Le contexte technologique de la production de biens et services évolue rapidement. Cela n’est pas sans conséquence sur le nombre et sur les types d’emploi. Certains emplois disparaîtront, alors que de nouveaux seront créés. Il est certain que de nouvelles règles de travail, pour certaines encore inconnues, seront nécessaires. Les parties à la négociation collective sauront s’adapter, comme elles ont su le faire face à la robotisation et à l’automatisation dans les usines, et face aux avancées technologiques majeures qui ont transformé le travail de bureau.
Le futur s’annonce par contre plutôt difficile pour le secteur public, autant québécois que fédéral. Les déficits des deux paliers de gouvernement ont explosé. Le Québec est passé en quelques années de l’équilibre budgétaire à des projections déficitaires de 11 milliards pour 2024-2025. Du côté fédéral, le déficit projeté pour 2024-2025 frise les 40 milliards. Les gouvernements évitent de parler d’austérité. On parle plutôt de compression ou de contrôle des dépenses. Les mots diffèrent de ce qu’on a déjà connu, mais les remèdes risquent de se ressembler. Les grandes conventions collectives du secteur public fédéral expirent en juin 2025, alors que celles du Québec expirent en 2028. Leurs renouvellements seront sans doute marqués par des conflits de travail et possiblement cette fois-ci par des lois forçant le retour au travail et l’imposition des conditions de travail.

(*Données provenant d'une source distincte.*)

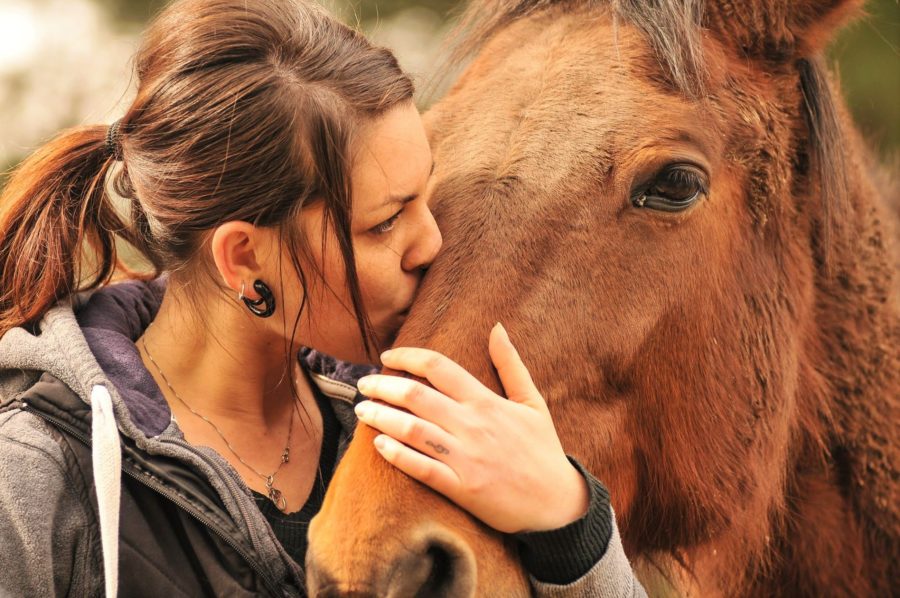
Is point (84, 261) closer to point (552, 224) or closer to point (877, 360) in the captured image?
point (552, 224)

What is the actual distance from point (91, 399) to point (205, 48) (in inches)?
31.7

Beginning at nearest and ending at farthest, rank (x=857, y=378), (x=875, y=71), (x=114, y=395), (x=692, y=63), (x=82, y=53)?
(x=114, y=395) → (x=692, y=63) → (x=857, y=378) → (x=875, y=71) → (x=82, y=53)

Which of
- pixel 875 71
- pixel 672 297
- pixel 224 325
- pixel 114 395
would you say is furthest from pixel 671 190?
pixel 875 71

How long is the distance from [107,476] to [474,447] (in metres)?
0.70

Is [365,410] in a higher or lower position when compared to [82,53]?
higher

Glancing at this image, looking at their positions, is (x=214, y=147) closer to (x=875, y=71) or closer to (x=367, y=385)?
(x=367, y=385)

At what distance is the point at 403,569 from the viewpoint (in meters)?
1.51

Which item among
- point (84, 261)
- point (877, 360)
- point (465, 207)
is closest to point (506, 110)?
point (465, 207)

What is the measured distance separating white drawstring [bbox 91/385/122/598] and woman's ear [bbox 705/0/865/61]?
187 centimetres

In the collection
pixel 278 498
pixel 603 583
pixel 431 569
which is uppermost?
pixel 431 569

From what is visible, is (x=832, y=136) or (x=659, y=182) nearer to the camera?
(x=659, y=182)

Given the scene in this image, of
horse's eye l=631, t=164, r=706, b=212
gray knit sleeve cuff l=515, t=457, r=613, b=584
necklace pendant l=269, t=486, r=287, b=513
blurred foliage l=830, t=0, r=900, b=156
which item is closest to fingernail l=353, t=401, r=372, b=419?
gray knit sleeve cuff l=515, t=457, r=613, b=584

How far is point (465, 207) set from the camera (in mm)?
2020

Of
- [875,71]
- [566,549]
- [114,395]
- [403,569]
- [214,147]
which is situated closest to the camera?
[403,569]
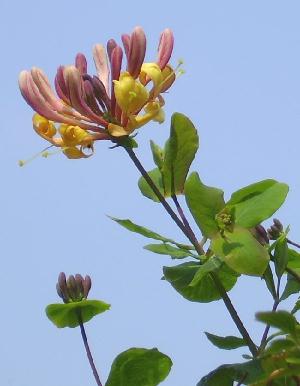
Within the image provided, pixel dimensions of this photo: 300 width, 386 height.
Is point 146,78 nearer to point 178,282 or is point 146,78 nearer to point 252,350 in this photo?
point 178,282

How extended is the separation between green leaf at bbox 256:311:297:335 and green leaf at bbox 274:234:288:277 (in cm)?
30

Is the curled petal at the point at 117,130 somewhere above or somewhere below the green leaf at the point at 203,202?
above

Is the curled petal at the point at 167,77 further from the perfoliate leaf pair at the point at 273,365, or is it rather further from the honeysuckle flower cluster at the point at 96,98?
the perfoliate leaf pair at the point at 273,365

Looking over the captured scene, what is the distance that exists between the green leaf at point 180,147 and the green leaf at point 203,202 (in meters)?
0.07

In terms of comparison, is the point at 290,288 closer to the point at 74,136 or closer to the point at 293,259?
the point at 293,259

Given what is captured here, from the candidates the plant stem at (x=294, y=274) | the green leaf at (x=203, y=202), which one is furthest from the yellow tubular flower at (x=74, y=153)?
the plant stem at (x=294, y=274)

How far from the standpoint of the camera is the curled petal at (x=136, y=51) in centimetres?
125

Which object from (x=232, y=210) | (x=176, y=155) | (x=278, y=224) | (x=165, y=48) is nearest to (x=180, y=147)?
(x=176, y=155)

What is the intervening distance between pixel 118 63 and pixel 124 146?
0.13 meters

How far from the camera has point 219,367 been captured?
98 centimetres

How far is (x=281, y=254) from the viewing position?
1125mm

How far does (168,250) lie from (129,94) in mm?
225

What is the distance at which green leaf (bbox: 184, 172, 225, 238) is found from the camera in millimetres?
1112

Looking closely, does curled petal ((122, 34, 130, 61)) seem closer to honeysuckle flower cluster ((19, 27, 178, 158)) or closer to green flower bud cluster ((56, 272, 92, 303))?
honeysuckle flower cluster ((19, 27, 178, 158))
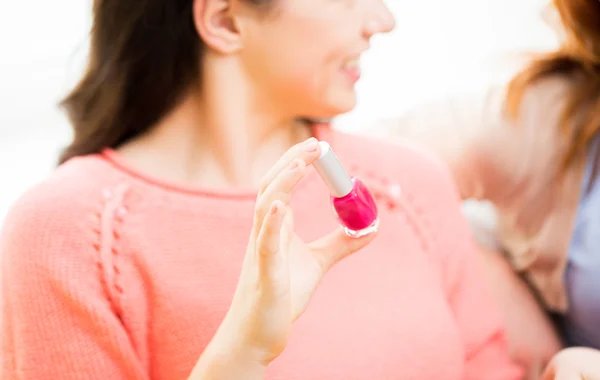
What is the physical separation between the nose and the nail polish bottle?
181 mm

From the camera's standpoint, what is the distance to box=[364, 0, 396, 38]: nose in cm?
69

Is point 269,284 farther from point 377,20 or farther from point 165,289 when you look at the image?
point 377,20

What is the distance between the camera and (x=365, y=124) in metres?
1.22

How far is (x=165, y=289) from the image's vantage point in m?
0.65

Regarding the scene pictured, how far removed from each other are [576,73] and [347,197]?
0.57 meters

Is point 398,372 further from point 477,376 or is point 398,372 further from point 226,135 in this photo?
point 226,135

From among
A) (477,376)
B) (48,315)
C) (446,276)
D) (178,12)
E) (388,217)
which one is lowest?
(477,376)

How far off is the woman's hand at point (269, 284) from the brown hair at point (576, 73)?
0.53 m

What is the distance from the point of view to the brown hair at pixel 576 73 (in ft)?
3.01

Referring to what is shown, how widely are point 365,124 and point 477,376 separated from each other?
525 millimetres

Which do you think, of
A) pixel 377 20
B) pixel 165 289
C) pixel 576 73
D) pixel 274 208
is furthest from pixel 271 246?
pixel 576 73

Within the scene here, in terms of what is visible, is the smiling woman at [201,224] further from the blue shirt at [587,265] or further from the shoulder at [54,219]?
the blue shirt at [587,265]

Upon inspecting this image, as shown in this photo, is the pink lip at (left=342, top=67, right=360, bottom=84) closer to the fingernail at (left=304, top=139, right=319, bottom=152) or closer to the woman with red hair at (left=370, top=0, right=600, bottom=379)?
the fingernail at (left=304, top=139, right=319, bottom=152)

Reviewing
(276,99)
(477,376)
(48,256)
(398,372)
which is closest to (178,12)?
(276,99)
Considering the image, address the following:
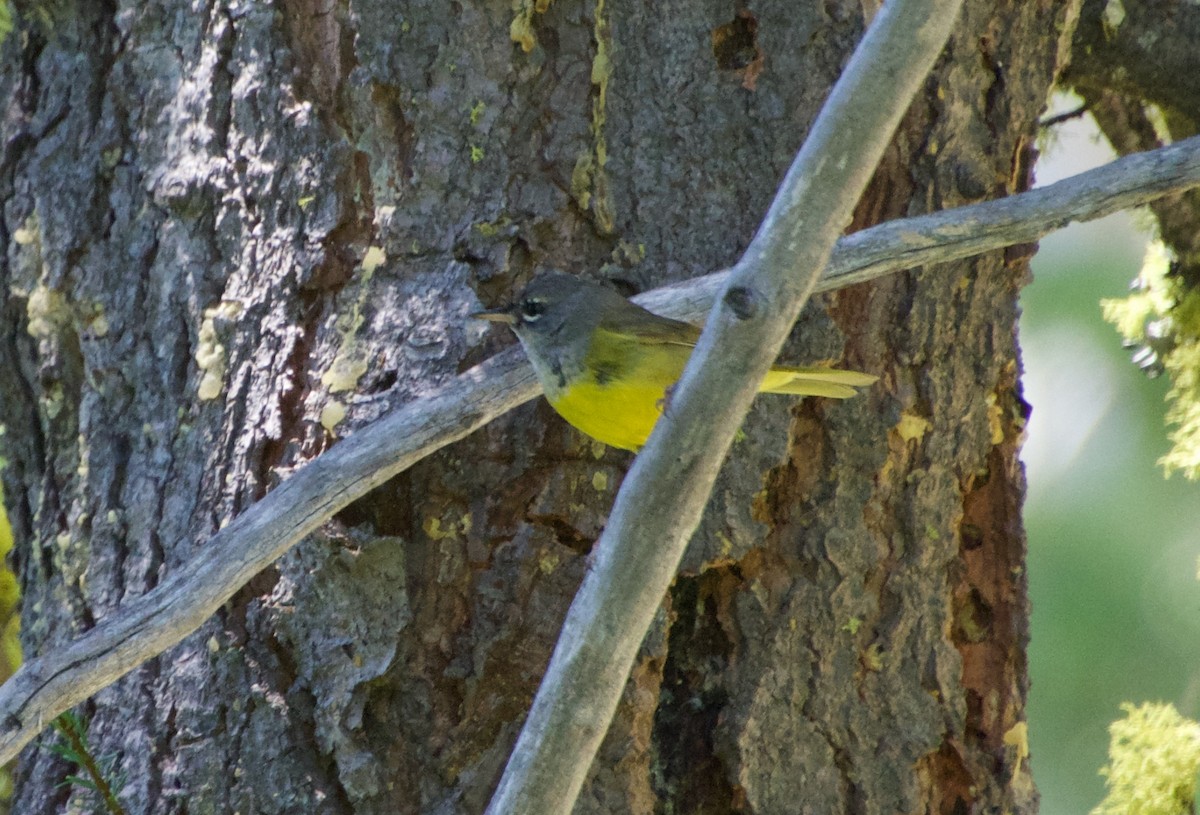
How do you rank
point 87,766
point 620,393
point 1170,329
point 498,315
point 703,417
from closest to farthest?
point 703,417 → point 87,766 → point 498,315 → point 620,393 → point 1170,329

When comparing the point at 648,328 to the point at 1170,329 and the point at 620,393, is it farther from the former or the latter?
the point at 1170,329

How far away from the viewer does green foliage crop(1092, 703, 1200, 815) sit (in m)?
3.20

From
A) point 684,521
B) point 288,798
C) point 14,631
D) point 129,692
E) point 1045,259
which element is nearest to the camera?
point 684,521

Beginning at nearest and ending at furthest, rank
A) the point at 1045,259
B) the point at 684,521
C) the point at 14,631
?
the point at 684,521
the point at 14,631
the point at 1045,259

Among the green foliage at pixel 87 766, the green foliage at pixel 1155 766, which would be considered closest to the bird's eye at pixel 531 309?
the green foliage at pixel 87 766

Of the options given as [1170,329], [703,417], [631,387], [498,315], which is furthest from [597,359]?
[1170,329]

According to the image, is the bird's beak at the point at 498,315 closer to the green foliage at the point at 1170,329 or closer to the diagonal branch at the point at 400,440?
the diagonal branch at the point at 400,440

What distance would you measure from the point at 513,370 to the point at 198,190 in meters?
0.78

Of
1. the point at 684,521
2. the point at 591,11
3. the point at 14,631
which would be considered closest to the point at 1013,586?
the point at 684,521

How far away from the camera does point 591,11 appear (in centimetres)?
255

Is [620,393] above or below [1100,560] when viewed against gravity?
below

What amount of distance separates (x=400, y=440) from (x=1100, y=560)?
3680mm

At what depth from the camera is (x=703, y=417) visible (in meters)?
1.76

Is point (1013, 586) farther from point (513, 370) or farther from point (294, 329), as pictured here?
point (294, 329)
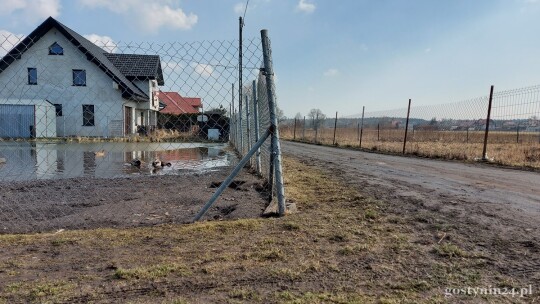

Le cadre juridique de la négociation collective demeure pratiquement inchangé depuis plusieurs années et rien ne laisse entrevoir des changements à moyen terme. Par contre, les interventions gouvernementales visant à amenuiser les pénuries de main-d’œuvre, que ce soit sur les seuils d’immigration ou la rétention des personnes salariées plus âgées, pourraient contribuer à un meilleur équilibre entre l’offre et la demande de main-d’œuvre et ainsi affecter le pouvoir des parties à la table de négociation.
Contrairement à ce qui se passe aux États-Unis ou dans certaines provinces canadiennes, les syndicats et les employeurs québécois font preuve de pragmatisme et ont tendance à accepter la légitimité de l’autre. Rarement, les employeurs refusent de négocier. On ne peut pas prédire comment se dérouleront les négociations dans cinq ans ou dans dix ans. Nous croyons toutefois que les parties s’adapteront aux nouveaux contextes et trouveront ensemble les solutions qui permettront à l’entreprise de survivre, voire de prospérer, et aux personnes salariées de bénéficier de protections adéquates.
- Pour en savoir plus sur le cadre d‘analyse dont s’inspire ici l’auteur, voir les chapitres 1 et 10 de La négociation collective, 4e édition, sous la direction de Renaud Paquet et Jean-François Tremblay, Chenelière éducation, 2024.
- Voir les diverses publications de la Banque du Canada et de l’Institut de la statistique du Québec sur le sujet.
- Selon le Portrait statistique des conventions collectives analysées du Québec, 2022, ministère du Travail, 63 % des conventions collectives avaient une durée supérieure à trois ans et 49 % une durée supérieure à quatre ans.